Há muitos anos, fiz algo de que me
orgulho muito e de que me não orgulho coisa nenhuma: roubei um livro. Eu sei
que roubar é feio, que roubar é errado, que roubar é indigno. Nem a desculpa
de, à época, eu ter apenas uns oito ou nove anos, é desculpa que se diga.
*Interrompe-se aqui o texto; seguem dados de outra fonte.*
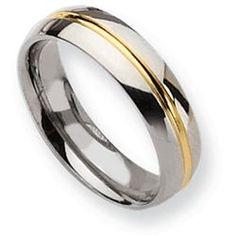 Daniels Jewelers :: Titanium Inlayed Wedding Band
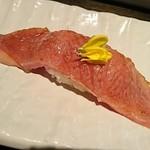 115213607 - 霜降り炙り寿司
Mas o
livro chamava-se As Pupilas do Senhor
Reitor, tinha uma capa bonita que sugeria histórias interessantes, ricas,
coloridas, aquele quiosque da Rua da Sofia (em Coimbra) era pouco vigiado – e
eu, enfim, Deus me perdoe, roubei aquele romance.
A proeza custou-me, nem dez minutos
depois, um valente tabefe da minha mãe e a ameaça de que, em regressando à
baixa coimbrinha, haveria de devolver o livro, sofrendo a vergonha provável das
testemunhas que ali houvesse. Nunca o devolvi. Fiquei, digamos assim, em
dívida.
O tempo, paciente, passou.
Li esse livro roubado com o prazer
que só as experiências mais lindas e queridas podem provocar. Descobri que
Júlio Dinis era (e é) um dos melhores contadores de histórias da nossa
literatura. Não do século XIX, atenção. De sempre!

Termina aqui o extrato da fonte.